Veteran Spotlight: Matthew Heid

From the Battlefield to the Boardroom recently caught up with Matthew Heid, a former US Army Engineering Officer who began his career as a Process Engineer for LMI Packaging Solutions in April 2013. Matthew tells us that finding a job was actually easier than finding house.  His wife was eight-months pregnant with their first child at the the time of the move, which was an interesting experience. But, they were able to live with his in-laws, which made the logistics of transitioning much easier.

In his new position, Matthew works for a company that makes heat seal lidding for a variety of food products.  “My job is to standardize our processes at LMI, make our production facility run more efficiently, and cut down on waste and inefficiency,” he says.  This position was newly created, so it’s been fun for him fun to define this job title for the company. 

Matthew does tell us, though, that the obstacles he faces in his civilian career are much like those during his time in the Army. “I’m young and new at my job.  However, my job is to implement new processes to improve our efficiency,” he explains, “Sometimes people here are resistant to change and say ‘This is the way we’ve always done it.’  This is the same as being a new Platoon Leader trying to implement change when your NCOs are resistant to change (especially when the change is coming from an officer who is young and inexperienced).”  

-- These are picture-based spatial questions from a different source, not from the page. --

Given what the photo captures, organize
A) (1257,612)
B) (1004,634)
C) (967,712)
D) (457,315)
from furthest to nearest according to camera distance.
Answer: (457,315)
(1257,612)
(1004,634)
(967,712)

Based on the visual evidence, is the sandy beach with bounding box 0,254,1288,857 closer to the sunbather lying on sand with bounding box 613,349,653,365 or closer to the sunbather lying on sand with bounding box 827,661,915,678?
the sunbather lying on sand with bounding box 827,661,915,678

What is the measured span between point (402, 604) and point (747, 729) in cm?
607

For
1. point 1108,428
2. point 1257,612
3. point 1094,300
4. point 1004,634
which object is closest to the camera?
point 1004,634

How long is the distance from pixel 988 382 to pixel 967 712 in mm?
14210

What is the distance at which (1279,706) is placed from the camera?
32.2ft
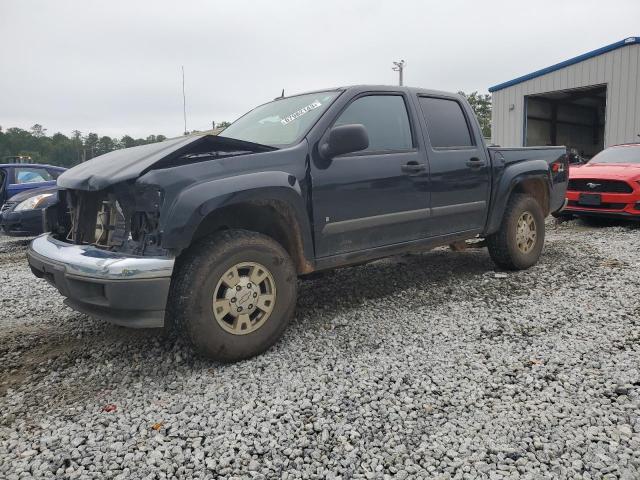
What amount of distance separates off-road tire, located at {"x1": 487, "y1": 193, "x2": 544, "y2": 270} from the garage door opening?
47.0 feet

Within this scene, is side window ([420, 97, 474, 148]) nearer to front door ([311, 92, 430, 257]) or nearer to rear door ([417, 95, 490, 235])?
rear door ([417, 95, 490, 235])

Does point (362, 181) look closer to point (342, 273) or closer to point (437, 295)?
point (437, 295)

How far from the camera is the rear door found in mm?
4266

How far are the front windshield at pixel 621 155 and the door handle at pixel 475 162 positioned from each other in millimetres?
5774

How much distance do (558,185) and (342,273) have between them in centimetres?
267

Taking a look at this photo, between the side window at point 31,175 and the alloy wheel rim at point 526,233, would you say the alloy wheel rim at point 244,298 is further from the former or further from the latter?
the side window at point 31,175

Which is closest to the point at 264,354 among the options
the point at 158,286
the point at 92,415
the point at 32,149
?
the point at 158,286

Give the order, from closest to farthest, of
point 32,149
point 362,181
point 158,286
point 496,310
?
point 158,286, point 362,181, point 496,310, point 32,149

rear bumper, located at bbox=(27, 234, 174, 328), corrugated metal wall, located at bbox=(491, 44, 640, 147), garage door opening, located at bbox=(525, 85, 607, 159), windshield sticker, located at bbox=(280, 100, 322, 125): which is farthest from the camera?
garage door opening, located at bbox=(525, 85, 607, 159)

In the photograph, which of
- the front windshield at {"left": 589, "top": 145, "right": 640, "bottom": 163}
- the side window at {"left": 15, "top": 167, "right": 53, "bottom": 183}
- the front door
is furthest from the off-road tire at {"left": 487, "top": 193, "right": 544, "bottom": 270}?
the side window at {"left": 15, "top": 167, "right": 53, "bottom": 183}

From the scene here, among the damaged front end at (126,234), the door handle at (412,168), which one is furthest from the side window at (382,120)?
the damaged front end at (126,234)

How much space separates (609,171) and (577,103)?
688 inches

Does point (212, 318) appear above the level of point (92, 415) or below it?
above

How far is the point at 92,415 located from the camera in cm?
255
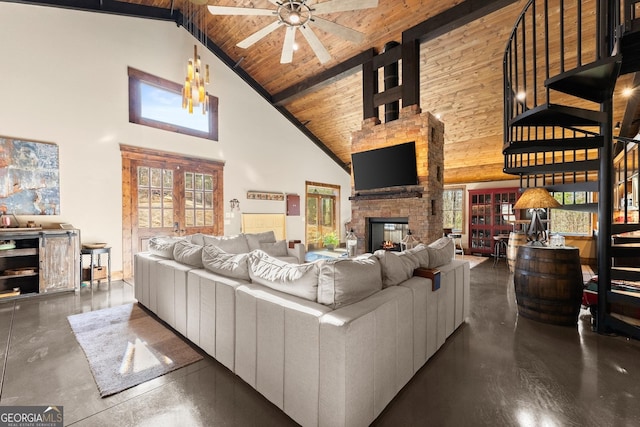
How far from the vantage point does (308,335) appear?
1.42 m

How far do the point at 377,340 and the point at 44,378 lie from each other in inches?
90.9

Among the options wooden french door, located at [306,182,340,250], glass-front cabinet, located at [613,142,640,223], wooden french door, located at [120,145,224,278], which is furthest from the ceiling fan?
glass-front cabinet, located at [613,142,640,223]

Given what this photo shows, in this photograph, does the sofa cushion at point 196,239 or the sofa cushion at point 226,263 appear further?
the sofa cushion at point 196,239

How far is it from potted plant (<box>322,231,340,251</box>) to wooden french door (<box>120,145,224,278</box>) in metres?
3.55

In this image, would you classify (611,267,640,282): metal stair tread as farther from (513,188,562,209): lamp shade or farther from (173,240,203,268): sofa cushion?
(173,240,203,268): sofa cushion

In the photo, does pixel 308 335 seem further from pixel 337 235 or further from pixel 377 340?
pixel 337 235

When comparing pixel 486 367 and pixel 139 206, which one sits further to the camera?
pixel 139 206

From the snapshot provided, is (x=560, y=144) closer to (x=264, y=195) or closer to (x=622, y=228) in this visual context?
(x=622, y=228)

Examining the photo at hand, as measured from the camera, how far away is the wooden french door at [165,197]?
511 cm

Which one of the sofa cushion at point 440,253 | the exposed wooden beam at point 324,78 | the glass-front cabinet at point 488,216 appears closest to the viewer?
the sofa cushion at point 440,253

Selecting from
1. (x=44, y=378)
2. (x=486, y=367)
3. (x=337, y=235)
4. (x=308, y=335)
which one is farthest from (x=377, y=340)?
(x=337, y=235)

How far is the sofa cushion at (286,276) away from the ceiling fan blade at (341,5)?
2.74m

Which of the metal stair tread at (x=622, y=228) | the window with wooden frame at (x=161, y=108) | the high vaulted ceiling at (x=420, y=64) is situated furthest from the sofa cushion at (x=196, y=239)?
the metal stair tread at (x=622, y=228)

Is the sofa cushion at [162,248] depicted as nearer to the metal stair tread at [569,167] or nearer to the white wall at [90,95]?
the white wall at [90,95]
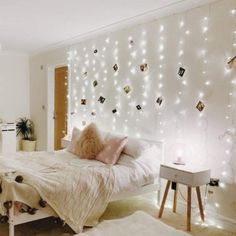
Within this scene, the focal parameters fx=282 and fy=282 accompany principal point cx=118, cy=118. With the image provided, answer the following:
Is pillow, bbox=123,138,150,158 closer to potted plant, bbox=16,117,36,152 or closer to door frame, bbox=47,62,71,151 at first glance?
door frame, bbox=47,62,71,151

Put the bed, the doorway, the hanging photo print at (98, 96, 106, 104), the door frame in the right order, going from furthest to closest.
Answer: the door frame, the doorway, the hanging photo print at (98, 96, 106, 104), the bed

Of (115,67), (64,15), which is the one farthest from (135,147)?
(64,15)

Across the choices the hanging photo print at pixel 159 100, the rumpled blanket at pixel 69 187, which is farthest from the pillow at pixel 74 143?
the hanging photo print at pixel 159 100

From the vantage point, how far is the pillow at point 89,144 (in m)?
3.73

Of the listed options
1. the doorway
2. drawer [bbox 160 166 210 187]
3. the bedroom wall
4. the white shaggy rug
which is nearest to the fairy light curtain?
the bedroom wall

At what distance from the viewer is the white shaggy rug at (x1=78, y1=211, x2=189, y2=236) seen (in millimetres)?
1683

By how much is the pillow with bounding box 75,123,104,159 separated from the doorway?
2085 millimetres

Obviously, Matthew didn’t receive any training in making yogurt lids in the Army, but some things he learned as an officer are helping him out in my current job. These include time management, hitting deadlines, handing multiple tasks at the same time, implementing change to an organization, increasing efficiency, etc.  Also, since Matthew is in manufacturing, there is a high emphasis on safety, and being a Company and Battalion safety officer prepared him well for that.   

“It’s been exciting to transition.  I enjoy the people I work with and am satisfied with the choice I made.  I have a lot of responsibility, and my boss trusts me and gives me a lot of latitude to complete my projects.  I am never told when to start/end work or how long my lunch is,” Matthew explains to us. The assumption is, he says, that, as a former Army Officer, he is responsible and will get the job done as quickly as possible.  He feels it’s great to have a lot of freedom to maneuver and work without a lot of micromanagement.

The military forces you to learn new jobs quickly, which is what Matthew is doing now.  He’s in a completely new industry where most people have been in the same field for years.  Adapting to new situations quickly is an Army norm, and it’s been helping him out at LMI.  “My time management and multi-tasking skills have also helped, but I have had to quell the urge to say ‘hooah’ when I don’t know what else to say!” jokes Matthew. 

Matthew sees a much greater emphasis on profitability in the civilian world than in the Army.  For this reason, he says it’s important for his fellow transitioning veterans to convince their future employers how they can save them money.  “Most businesses operate with razor thin margins, and labor isn’t cheap.  Convey that you can learn fast, make an immediate impact, and make the company more profitable,” he advises.

Matthew also says that if he is ever in a hiring position, he would look for a veteran that can learn quickly. He reminds companies that industry experience isn't everything. He’d hire someone with intangible leadership and organizational skills, and a strong work ethic any time.